Gordon's right about outsourcing for covers and formatting, but just to chime in: I decided to teach myself how to do my own ebook formatting to save on the expense to begin with, and it wasn't as hard as I thought. This goes for ebook only though. I've had a go at learning Createspace formatting and found it a massive timesuck, and there's too much that can go wrong. When the time comes, I'm going to outsource for it.
If you want to publish ebooks through Smashwords, check out Mark Coker's guide to ebook formatting for the Smashwords format (too lazy to find the link right now). It actually works pretty well for Amazon's KDP platform as well, although getting your book to look good on Look Inside is a total bitch and I'm still working on figuring that one out (the problems are to do with HTML, which I know very little about). Bottom line: if you have time on your hands and a reasonably good grasp of MSWord, you can learn how to format through trial and error.
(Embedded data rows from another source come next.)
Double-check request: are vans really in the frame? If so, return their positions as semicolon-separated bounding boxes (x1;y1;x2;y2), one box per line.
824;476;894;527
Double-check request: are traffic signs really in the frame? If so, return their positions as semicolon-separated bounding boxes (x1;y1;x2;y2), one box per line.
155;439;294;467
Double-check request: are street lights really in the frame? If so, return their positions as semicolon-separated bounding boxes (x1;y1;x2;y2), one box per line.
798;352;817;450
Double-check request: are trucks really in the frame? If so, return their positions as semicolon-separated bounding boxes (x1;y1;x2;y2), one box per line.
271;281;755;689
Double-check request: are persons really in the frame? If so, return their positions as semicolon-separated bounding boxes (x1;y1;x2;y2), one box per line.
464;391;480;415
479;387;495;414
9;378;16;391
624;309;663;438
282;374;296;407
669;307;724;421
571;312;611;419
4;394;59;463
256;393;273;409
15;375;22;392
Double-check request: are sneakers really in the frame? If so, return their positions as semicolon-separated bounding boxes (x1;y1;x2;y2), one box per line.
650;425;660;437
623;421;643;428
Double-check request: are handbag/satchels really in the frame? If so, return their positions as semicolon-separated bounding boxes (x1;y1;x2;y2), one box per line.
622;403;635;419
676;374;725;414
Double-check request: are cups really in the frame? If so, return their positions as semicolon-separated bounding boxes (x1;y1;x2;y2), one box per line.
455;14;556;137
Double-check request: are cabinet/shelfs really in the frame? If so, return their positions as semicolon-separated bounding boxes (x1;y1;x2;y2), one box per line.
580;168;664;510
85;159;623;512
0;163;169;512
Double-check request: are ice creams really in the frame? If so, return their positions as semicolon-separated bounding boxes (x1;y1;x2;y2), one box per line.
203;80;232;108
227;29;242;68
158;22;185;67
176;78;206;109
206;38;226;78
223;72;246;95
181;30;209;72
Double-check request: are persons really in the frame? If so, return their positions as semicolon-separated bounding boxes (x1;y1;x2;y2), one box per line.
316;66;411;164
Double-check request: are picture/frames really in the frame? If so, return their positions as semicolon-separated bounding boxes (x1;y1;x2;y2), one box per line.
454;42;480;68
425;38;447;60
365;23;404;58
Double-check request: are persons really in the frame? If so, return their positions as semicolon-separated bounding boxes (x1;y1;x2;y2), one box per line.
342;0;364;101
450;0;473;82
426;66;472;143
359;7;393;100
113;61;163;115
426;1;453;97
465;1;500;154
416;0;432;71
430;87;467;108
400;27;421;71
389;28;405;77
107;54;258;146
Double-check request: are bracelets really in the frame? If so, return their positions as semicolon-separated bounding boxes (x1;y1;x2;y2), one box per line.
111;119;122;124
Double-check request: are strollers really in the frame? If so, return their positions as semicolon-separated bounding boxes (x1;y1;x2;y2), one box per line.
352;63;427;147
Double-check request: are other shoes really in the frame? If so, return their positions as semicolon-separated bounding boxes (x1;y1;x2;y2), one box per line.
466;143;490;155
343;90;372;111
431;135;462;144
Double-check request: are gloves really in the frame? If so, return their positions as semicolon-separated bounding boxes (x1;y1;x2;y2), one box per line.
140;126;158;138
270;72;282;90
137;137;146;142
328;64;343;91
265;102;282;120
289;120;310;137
My books look reasonably good on Kindle, Nook and Kobo, although I admit they could be better.
It doesn't stop at Word though - it's perfectly possible to do ebook formatting with Scrivener and on a Mac, although don't ask me how. I recently wrote to one of my favourite indie authors asking who did his formatting (which looked several times better than mine and worthy of a professional paid service) and that's how he told me he did it: himself, with Mac and Scrivener.
Scrivener is great for e-books; it's what I've used for all but my first (which was MS Word converted to HTML). In a nutshell, you create individual documents for each chapter (which I already do while writing anyway), move them into the proper order, then use the e-book output module and it'll automagically create the ToC for you, with links, based on said chapter/documents. Same goes for the Front and Back Matter, and then you point it at your cover image file, check a handful of other settings, et voila.
It's not comprehensive, but I did a pretty good blog post about book formatting a while back that might be illuminating.
Actually the reason I was thinking of the cover thing is, like I don't want to have a Wallacian situation you have this awesome science fiction cover in mind, and then the publisher decided, 'Oh I think this cover with plain clouds will look nice.'
Something so wildly different from what the story is about, it's impossible to determine if you want to get a copy or not.